NA | Alguns respingos. Estamos falando de uma grande ampulheta que é o evento de 2014. Todos os projetos que estão sendo contratados já estão prontos, ou quase isso, pois sabemos o tempo que leva um projeto dessa natureza. Pela excepcionalidade do “tempo”, a Lei 8.666/93 é flexibilizada. Assim, vale quem se adiantou na proposta. Este é um risco que somente as grandes empreiteiras podem fazer. E como estamos falando de grandes intervenções, esse pacotão já está pronto. Ficam de sobra algumas pontas do processo que são absorvidas pelo mercado local de escritórios, muito pouco para o volume das obras que serão realizadas. Vejam o caso da PMI (Proposta de Manifestação de Interesse) de mobilidade urbana. Uma verdadeira gincana de peixe grande. Salvo algumas exceções, a estrutura da proposta já estava concebida e escritórios locais foram contratados para realizar estações e paradas de transporte de massa propostos. Projetos que seguramente não possuem a maturidade suficiente de um projeto executivo, não por incompetência, mas sim por falta de tempo. Assim não se faz cidade! A complexidade urbana exige tempo, muito estudo técnico e participação dos cidadãos para as boas soluções. Já na microescala, e aqui poderíamos estar falando da absorção dos jovens arquitetos pelo mercado, a falta de entendimento do espaço urbano pela municipalidade transforma os limites dessas grandes intervenções em não-lugar, em resíduo urbano. Pensem no que temos como resultado da inserção da Via Expressa no entorno da Rótula do Abacaxi… é lamentável.

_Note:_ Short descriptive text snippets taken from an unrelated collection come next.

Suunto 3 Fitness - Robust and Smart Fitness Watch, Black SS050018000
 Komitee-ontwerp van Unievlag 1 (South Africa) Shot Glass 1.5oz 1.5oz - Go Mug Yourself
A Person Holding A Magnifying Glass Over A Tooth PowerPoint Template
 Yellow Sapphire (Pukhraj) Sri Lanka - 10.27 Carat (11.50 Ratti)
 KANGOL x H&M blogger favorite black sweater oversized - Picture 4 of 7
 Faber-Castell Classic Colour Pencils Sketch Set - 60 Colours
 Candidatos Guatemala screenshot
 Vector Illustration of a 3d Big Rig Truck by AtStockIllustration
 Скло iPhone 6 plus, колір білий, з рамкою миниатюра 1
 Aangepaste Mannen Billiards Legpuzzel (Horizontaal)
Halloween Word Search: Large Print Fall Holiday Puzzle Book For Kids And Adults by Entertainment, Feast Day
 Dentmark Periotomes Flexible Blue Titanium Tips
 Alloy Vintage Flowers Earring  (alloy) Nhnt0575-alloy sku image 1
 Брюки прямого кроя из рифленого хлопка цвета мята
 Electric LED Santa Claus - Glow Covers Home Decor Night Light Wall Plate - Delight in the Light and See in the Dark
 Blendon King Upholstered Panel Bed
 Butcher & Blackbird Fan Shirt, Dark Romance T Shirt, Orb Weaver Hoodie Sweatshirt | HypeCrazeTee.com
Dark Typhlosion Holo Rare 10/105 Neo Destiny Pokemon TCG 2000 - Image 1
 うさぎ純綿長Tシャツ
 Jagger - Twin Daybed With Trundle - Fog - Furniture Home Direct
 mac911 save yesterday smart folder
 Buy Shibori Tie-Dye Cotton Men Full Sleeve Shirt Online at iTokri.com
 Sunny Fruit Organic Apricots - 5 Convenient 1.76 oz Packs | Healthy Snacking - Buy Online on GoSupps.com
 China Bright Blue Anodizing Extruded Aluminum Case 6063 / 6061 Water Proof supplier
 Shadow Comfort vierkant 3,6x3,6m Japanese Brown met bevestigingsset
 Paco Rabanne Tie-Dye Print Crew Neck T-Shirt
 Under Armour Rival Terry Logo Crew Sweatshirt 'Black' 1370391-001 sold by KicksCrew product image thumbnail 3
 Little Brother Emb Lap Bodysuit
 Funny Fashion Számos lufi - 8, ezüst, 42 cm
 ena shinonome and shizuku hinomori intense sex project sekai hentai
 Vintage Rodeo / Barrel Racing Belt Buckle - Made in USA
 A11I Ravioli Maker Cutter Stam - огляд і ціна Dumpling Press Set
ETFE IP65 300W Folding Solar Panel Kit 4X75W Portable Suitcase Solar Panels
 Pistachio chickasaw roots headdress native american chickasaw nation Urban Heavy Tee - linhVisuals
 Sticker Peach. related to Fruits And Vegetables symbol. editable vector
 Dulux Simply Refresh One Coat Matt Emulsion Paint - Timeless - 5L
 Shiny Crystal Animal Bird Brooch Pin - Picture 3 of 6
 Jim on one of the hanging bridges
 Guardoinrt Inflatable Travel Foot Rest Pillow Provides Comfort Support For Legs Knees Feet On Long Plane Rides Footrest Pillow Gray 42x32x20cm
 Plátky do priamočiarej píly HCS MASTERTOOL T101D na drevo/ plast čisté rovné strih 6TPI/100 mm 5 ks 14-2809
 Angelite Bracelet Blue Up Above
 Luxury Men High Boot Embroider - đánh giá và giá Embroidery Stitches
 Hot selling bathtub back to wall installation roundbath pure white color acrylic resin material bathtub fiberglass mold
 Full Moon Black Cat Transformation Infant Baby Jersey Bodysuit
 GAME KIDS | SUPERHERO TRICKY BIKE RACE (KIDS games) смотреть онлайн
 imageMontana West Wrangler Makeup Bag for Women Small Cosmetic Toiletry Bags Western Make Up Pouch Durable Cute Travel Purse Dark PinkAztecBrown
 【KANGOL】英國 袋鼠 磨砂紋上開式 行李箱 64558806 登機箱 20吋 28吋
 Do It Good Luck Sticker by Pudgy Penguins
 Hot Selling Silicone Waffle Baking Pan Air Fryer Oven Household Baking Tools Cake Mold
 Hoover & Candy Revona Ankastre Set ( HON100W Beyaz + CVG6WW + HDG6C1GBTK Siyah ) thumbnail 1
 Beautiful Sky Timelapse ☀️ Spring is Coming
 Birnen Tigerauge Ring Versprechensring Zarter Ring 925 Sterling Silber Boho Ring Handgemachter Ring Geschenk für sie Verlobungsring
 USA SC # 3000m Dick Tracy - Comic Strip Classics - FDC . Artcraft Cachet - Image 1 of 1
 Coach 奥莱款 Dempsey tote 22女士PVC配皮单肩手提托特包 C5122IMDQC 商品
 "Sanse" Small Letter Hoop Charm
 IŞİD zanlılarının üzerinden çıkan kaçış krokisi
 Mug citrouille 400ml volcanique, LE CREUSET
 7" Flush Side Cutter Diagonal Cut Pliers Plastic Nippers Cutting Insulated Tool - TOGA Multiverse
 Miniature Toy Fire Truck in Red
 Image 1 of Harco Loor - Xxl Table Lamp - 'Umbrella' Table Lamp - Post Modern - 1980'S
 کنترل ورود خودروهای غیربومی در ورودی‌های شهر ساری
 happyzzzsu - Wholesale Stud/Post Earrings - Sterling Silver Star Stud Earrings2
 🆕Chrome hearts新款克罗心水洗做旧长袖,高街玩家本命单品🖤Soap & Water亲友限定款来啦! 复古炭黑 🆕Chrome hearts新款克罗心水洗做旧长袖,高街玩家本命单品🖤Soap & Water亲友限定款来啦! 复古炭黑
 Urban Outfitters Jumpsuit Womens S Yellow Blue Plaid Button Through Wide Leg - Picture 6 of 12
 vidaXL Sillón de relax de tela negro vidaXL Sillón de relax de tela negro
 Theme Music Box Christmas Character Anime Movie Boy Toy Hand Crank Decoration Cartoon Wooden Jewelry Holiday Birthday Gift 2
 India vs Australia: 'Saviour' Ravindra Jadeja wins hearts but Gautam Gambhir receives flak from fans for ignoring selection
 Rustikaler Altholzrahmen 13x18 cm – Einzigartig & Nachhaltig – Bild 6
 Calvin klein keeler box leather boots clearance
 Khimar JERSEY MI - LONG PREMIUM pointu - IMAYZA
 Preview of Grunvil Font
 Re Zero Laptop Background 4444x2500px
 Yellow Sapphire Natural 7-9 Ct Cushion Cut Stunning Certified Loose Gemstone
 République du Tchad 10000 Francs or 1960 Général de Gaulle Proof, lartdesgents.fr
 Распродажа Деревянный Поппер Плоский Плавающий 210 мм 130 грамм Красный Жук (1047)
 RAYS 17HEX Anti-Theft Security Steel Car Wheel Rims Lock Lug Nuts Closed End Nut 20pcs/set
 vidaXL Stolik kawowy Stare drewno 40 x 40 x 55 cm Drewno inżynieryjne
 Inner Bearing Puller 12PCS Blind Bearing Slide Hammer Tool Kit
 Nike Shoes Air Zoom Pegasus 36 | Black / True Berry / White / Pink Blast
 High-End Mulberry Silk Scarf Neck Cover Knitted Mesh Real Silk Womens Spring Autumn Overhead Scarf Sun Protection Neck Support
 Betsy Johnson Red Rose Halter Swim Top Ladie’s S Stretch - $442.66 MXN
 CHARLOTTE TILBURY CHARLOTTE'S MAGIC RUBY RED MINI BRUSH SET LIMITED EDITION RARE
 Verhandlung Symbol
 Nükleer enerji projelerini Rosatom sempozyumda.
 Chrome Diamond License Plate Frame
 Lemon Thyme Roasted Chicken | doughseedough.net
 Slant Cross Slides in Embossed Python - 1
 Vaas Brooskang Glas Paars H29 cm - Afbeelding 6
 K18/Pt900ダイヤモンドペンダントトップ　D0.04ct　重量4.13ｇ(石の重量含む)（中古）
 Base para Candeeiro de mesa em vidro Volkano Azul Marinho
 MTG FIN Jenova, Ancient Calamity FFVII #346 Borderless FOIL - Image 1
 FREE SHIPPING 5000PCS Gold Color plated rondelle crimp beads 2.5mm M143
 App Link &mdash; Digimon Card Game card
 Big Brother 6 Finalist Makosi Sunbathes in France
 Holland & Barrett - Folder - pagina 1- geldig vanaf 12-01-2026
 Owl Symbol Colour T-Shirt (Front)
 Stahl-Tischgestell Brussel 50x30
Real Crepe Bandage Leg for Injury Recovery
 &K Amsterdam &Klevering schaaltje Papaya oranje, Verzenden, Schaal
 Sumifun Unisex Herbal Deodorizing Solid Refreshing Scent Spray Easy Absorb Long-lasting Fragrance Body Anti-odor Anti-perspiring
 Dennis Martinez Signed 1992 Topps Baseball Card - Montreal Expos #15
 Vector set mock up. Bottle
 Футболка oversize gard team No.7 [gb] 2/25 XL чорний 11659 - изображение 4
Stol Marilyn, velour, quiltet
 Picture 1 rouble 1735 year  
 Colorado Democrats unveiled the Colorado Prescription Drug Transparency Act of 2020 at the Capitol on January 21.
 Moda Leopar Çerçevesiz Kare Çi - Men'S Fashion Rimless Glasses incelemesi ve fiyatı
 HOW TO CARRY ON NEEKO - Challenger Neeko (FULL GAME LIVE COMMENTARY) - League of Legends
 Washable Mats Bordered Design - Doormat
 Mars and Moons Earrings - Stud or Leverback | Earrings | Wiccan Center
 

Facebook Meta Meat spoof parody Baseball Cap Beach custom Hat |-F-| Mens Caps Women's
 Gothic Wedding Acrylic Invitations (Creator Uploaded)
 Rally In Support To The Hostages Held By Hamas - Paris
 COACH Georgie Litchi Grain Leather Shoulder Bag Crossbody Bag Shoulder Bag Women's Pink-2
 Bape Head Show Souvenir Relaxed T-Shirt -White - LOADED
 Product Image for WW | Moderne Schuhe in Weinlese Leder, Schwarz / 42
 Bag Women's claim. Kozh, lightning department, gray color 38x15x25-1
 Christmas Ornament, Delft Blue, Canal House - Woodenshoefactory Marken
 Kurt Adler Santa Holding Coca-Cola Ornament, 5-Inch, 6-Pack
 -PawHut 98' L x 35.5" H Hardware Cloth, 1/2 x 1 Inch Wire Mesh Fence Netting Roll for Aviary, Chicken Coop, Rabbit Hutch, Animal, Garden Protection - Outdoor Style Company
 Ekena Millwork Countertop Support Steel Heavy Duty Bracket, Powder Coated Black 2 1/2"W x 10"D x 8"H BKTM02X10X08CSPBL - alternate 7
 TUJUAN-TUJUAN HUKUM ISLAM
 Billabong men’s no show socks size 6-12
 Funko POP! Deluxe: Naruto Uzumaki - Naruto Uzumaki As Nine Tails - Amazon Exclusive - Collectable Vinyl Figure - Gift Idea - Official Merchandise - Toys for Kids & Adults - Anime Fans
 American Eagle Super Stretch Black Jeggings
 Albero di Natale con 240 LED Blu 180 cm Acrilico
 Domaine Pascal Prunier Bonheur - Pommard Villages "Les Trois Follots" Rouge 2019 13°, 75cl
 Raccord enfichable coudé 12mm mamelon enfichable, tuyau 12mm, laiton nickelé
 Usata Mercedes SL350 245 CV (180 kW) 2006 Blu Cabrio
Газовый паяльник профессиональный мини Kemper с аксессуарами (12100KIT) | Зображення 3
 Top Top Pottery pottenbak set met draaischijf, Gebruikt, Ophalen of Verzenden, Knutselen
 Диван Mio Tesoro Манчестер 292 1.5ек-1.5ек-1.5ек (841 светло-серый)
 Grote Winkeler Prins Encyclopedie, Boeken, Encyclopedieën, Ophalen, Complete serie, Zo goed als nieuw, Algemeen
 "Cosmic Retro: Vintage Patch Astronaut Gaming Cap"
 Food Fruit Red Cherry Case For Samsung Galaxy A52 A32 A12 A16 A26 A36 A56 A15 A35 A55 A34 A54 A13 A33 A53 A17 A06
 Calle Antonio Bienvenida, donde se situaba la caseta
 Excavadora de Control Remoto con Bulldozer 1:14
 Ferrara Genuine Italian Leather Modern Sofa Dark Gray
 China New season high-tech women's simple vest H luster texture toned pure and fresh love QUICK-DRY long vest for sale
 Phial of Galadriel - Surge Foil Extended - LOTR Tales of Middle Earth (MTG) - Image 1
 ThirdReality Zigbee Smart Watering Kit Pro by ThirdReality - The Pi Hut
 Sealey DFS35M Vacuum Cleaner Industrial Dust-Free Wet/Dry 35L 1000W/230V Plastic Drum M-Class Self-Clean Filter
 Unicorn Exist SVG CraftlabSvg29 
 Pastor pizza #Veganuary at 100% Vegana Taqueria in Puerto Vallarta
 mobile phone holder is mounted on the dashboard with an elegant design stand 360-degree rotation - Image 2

A partir de sua experiência de escritório, como você avalia a situação da atual administração pública frente à gestão de projetos e à execução de obras do porte da Copa?
NA | Muita terceirização, o que se desdobra em custos para o estado. A administração pública fiscaliza a gestora dos recursos públicos e repasses a partir das medições feitas da execução da obra realizada pela empreiteira executora de uma determinada obra. A máquina do estado é muito burocrática e lenta, e penso que muito diferente não poderia ser, por tratar-se de um ente público. Assim, ela não tem como agilizar determinadas gestões que precisam cumprir prazos, como os projetos da Copa… então terceiriza. Existem bons técnicos em todo o setor público, entretanto eles não são quem decide – a definição é sempre política. Tenho certeza que se as decisões relativas ao metrô fossem técnicas, ele não seria construído dessa maneira. E como o metrô, todo o resto. Estamos falando de bons técnicos e de salários risíveis. Assim, assumir responsabilidades de gestão e execução de obra desse porte é algo complicado, desgastante e irremunerável dentro da lógica do estado. Um projeto construído a partir de um projeto básico, sem as devidas compatibilizações com os projetos complementares e, consequentemente, um cronograma de obras sem desembolsos coerentes com os orçamentos deformados e reformados a cada surpresa de incoerência projetual. Os países que trabalham dentro da lógica de estruturações urbanas planejadas, passam quatro anos projetando e um ano construindo. Nós passamos seis meses projetando e dez anos construindo… e muitas vezes não conseguimos concluir, vejam o nosso metrô! Enquanto as decisões políticas, sem vinculação a uma estratégia de cidade, forem as definidoras das intervenções públicas, estaremos trabalhando para um arranjo urbano, e não propriamente para a melhoria qualitativa de nossa cidade.
Naia Alban Suarez é Arquiteta, urbanista e  Professora Associada da Universidade Federal da Bahia, onde atua  na Graduação e na Pós-Graduação. É sócia do escritório Sete43 Arquitetura, detentor do 1o. Prêmio Categoria “Arquitetura de Espaços Urbanos” na VI Bienal Ibero-Americana de Arquitetura e Urbanismo (Lisboa,  2008). Viveu na Espanha entre 1986  e 1991, onde obteve seu doutorado na Escuela Tecnica Superior de Arquitectura de Madrid.